> ESTRATTO DEL DOCUMENTO
########

Usa la psicologia positiva per correre meglio

La psicologia positiva può aiutarti a vivere con più rilassatezza la corsa. Ma non per questo ti farà correre più piano

Come forse avrai sentito l’ultimo Super Bowl è stato vinto dai Los Angeles Rams. Non temere: non sto per parlarti di football americano né della finale di quel campionato. Non ne so niente e non c’entra di certo con la corsa, anche se pure loro corrono, eccome.

Quello che è invece interessante anche per la corsa è quanto raccontato dal giocatore dei Rams Andrew Whitworth riguardo a ciò che ha portato la squadra a vincere. Secondo le sue parole non si tratta solo di ovvia e scontata preparazione fisica ma soprattutto di un clima psicologico che non ha eguali fra le squadre di quel campionato. Come dice Whitworth, l’ambiente dei Rams è molto rilassato e non esistono coach o preparatori atletici che urlano addosso ai giocatori cercando di stimolarli nel modo più brutale. Considerata la loro stazza verrebbe naturale pensarlo, e altrettanto naturale pensare che possano sopportare le aggressioni verbali – anche se fatte a fin di bene – con stoicismo.

########

> CONTENUTO DEI DATI
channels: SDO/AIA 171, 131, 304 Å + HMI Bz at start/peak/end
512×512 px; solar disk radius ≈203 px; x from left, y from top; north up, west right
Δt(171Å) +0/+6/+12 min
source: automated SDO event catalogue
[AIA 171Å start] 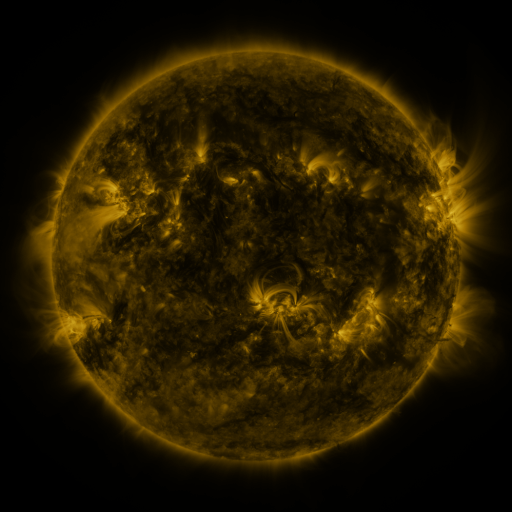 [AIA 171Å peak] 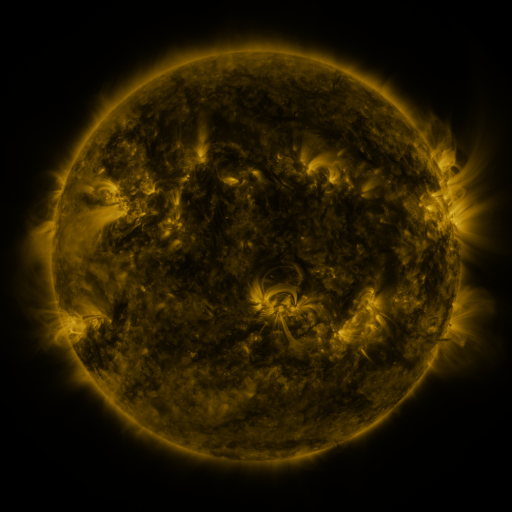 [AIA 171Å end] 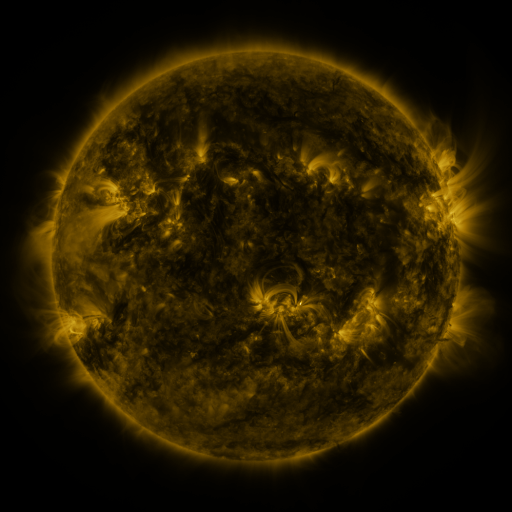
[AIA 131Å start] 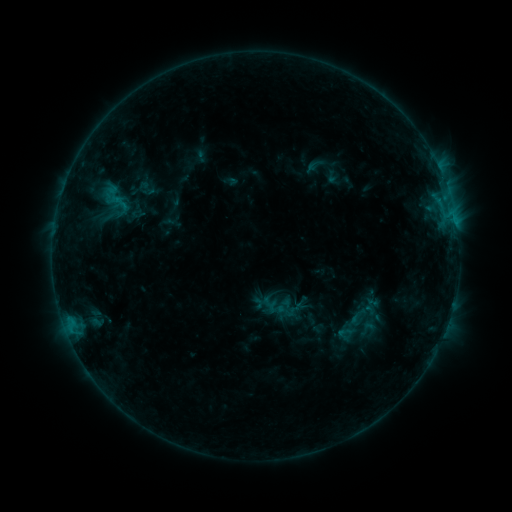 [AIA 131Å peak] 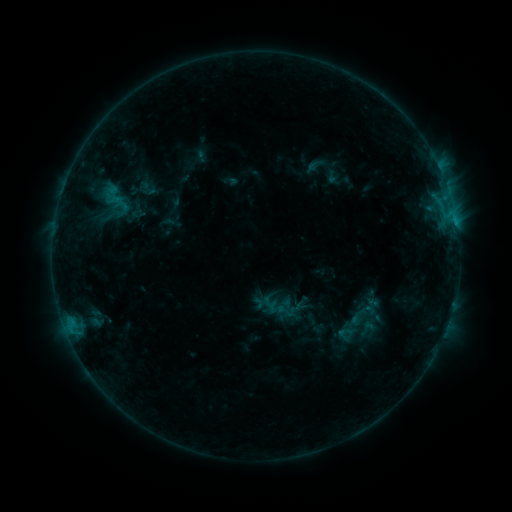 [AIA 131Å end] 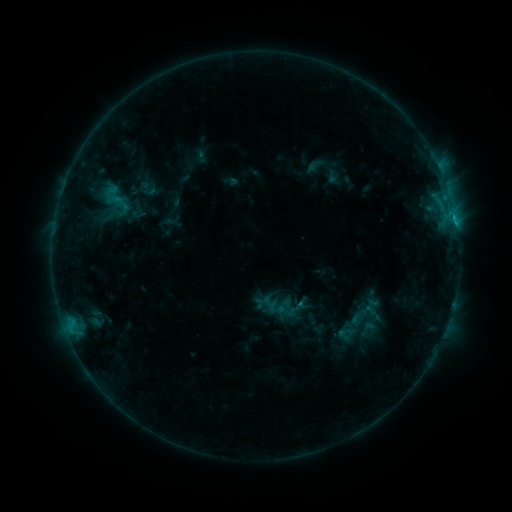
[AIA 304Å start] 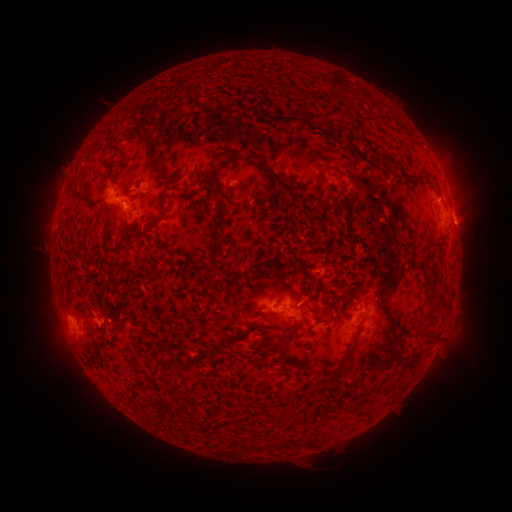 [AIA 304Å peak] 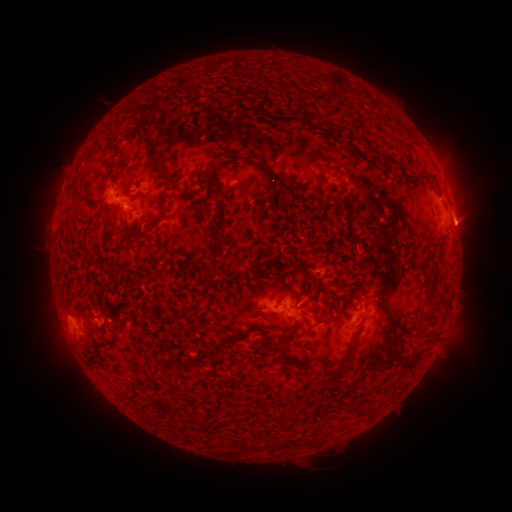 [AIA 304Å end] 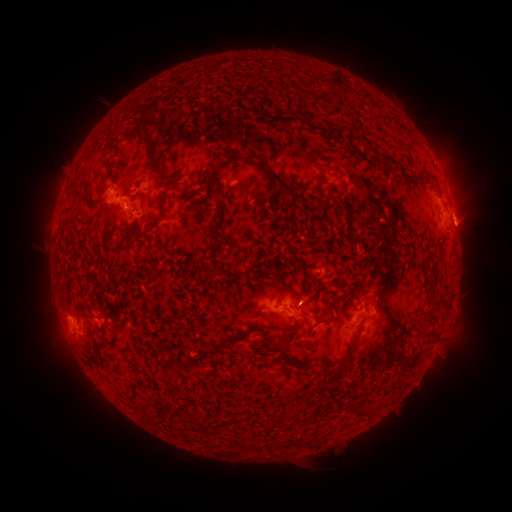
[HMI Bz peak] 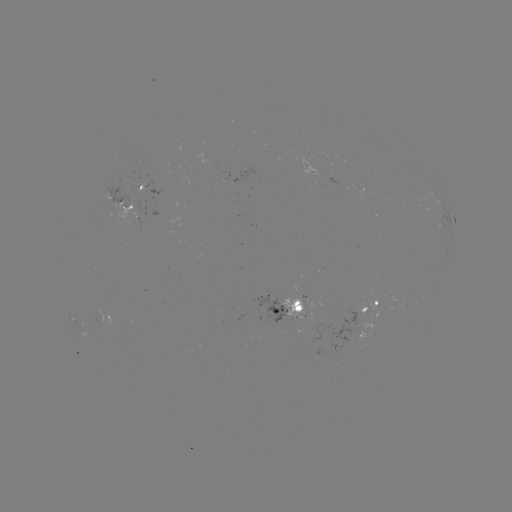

########

> COMPLETA QUANTO SEGUE
(1) Secondo l'estratto del documento, quale squadra ha vinto l'ultimo Super Bowl?
(2) Riporta fedelmente dall'estratto del documento il tratto che va da "Come forse avrai" fino a "loro corrono, eccome.".

> RISPOSTE FORNITE
(1) L'ultimo Super Bowl è stato vinto dai Los Angeles Rams.

(2)
Come forse avrai sentito l’ultimo Super Bowl è stato vinto dai Los Angeles Rams. Non temere: non sto per parlarti di football americano né della finale di quel campionato. Non ne so niente e non c’entra di certo con la corsa, anche se pure loro corrono, eccome.